Honey, could you put out the trash?

The husband has taken up gardening. As with anything he does, it is a thorough and precise operation that quickly becomes an obsession.

Winter, in the world of gardening, is about preparation. The husband is tending to
the compost which will be used for gardening in the spring. He can’t just throw dirt, old plants and potato peels in a pile and call it compost. Oh, no. He has to have a special container, where he meticulously layers yard and kitchen waste with straw and other magic compost fillers such as cow manure. Then he will put a glove on his hand and check the temperature inside the compost. Apparently it’s around 50 degrees Celsius in there. Imagine that.

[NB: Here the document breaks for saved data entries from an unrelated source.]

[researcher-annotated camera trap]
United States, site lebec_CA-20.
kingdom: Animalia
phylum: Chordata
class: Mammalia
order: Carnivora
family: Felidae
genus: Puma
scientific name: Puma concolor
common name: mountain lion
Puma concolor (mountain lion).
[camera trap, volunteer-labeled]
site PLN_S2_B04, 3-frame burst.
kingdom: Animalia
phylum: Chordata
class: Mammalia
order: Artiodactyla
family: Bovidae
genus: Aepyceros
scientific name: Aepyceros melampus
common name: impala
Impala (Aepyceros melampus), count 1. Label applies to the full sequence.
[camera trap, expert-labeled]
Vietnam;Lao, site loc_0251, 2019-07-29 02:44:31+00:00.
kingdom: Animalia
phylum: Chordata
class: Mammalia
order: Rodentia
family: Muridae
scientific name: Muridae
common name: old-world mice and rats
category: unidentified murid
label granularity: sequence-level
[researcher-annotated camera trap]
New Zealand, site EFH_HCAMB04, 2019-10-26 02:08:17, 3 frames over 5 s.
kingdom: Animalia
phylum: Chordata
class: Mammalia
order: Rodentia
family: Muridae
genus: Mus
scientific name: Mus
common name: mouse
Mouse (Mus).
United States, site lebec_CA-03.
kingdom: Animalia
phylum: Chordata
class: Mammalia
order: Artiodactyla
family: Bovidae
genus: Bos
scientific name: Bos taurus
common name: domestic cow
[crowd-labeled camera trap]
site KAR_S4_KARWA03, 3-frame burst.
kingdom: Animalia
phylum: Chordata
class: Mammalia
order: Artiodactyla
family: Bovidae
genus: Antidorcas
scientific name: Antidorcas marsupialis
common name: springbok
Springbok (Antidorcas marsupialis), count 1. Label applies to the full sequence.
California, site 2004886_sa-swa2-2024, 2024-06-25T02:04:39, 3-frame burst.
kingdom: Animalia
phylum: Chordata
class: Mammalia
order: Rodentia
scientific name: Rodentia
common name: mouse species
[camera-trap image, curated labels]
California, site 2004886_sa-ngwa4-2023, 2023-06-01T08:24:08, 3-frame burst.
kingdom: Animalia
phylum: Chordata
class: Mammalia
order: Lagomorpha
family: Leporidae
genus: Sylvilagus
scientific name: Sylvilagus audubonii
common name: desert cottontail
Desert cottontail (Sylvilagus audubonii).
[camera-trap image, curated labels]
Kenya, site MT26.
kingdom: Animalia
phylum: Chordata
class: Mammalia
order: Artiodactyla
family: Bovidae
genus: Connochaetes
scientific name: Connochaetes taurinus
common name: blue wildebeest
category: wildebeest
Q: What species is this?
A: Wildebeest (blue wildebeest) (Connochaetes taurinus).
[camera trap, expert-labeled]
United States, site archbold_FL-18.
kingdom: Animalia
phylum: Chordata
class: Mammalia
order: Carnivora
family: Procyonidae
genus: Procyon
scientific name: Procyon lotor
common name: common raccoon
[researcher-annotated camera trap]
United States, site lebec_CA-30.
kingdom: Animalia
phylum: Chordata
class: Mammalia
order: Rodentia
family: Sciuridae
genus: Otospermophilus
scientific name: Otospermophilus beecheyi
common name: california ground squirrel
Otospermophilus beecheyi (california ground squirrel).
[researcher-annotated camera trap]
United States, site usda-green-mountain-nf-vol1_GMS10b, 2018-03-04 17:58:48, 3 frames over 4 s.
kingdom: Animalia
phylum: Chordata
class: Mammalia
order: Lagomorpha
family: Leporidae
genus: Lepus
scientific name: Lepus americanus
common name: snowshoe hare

Here in Belgium, garbage handling has always posed a bit of a challenge. The system is based on plastic bags that you buy in the store and put outside your home at a given date. There are 3 different bags: a blue bag for plastic and metal containers, a green bag for organic waste, and a brown bag for everything else. Paper is collected separately, and you are expected to take glass to a “GLASBANK” (a glass collection point) yourself. Once every few months you have the possibility to put out extra large trash, such as broken furniture, but these items must have an orange sticker on them that you can buy in the city store, or they will not be collected. Depending on where you live, the garbage bags are collected every or every other week. In the city, green bags are collected on Friday mornings. In the summer when it’s hot, riding through town on your bike a Friday morning is insufferable. The greatest challenge of all is to figure out where to keep the bags for a week or two, while pending collection. You’d think Belgian houses would contain separate rooms for this but they don’t. Most people seem to keep their trash on their balconies. We have a backyard storage room that I use for the blue & brown bags. And the organic waste I hand to the husband, who will give out little shrieks of joy if he notices anything particularly fertile, such as potato peels.